The Washington Archdiocese and its related affiliates "are extremely disappointed and troubled by the court's failure to uphold the church's freedom to maintain a health care plan consistent with its religious beliefs," it said.
"Since the regulations take effect on Jan. 1, 2014, and would force the archdiocese's affiliated ministries to violate their deeply held Catholic beliefs or face crippling fines and penalties for noncompliance, we will appeal this decision and seek immediate relief from the appellate court," it continued. "We believe the court erred in its reasoning and application of the law and look forward to advancing a successful appeal."
Currently, there are more than 70 lawsuits against the mandate filed by Catholic and other religious entities and some for-profit companies working their way through the courts.
The HHS mandate requires nearly all religious and other employers to provide free preventative health care coverage specifically for women.
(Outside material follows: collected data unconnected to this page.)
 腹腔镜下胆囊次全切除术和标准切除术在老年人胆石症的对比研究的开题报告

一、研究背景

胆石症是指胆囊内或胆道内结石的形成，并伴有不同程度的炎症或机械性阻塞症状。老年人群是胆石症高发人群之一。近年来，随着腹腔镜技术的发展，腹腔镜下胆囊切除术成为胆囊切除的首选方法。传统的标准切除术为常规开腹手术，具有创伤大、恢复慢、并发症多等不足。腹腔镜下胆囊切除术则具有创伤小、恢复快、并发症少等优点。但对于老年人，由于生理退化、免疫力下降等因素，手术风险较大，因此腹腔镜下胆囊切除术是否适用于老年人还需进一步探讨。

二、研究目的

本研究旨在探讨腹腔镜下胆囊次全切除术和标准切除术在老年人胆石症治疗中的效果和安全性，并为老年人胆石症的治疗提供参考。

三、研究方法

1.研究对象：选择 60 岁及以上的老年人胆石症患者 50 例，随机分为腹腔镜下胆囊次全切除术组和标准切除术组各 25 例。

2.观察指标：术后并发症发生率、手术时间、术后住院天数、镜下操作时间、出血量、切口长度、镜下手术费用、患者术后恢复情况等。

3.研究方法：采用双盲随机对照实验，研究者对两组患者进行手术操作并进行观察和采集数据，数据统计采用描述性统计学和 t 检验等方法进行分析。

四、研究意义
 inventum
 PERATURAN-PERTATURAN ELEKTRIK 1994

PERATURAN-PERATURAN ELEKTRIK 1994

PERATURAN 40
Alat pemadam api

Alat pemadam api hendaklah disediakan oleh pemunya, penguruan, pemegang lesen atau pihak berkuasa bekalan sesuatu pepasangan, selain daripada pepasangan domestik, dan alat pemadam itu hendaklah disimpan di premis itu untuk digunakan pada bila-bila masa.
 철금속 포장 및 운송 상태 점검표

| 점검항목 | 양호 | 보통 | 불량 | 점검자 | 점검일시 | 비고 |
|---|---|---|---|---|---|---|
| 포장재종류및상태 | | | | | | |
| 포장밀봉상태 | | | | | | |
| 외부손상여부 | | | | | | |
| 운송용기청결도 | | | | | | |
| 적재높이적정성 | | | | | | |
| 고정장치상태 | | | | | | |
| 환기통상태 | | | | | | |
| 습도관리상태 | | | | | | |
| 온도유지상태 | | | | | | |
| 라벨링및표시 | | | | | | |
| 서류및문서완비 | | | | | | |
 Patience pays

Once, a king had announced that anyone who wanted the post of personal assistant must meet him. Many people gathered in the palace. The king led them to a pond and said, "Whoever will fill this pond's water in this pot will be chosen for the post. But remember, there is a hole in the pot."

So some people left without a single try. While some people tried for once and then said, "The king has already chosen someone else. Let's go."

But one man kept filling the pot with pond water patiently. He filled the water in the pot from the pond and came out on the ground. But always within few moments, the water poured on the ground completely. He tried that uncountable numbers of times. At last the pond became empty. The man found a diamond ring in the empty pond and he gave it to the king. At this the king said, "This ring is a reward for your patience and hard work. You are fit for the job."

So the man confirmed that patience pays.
That coverage includes services such as mammograms, prenatal care and cervical cancer screenings, but it also mandates free contraceptives, sterilizations and abortion-inducing drugs -- which are contrary to Catholic teaching. It includes a narrow exemption for some religious employers that fit certain criteria.
For religious employers who are not exempt, there is an accommodation for them to use a third party to pay for coverage they find objectionable, but Catholic entities that have brought the lawsuits say the accommodation still does not solve their problem over being involved in providing coverage they reject for moral reasons.
The mandate does not include a conscience clause for employers who object to such coverage on moral grounds.
On Nov. 13, during an executive session at their annual fall general assembly in Baltimore, the U.S. bishops unanimously approved a special message as a body that reiterated their objections to the contraceptive mandate. The message also said the bishops remain "united in our resolve to resist this heavy burden and protect our religious freedom."
The U.S. Supreme Court agreed Nov. 26 to take up two cases that challenge the contraceptive mandate of the law for secular, for-profit businesses whose owners object to all or part of the mandate on moral grounds.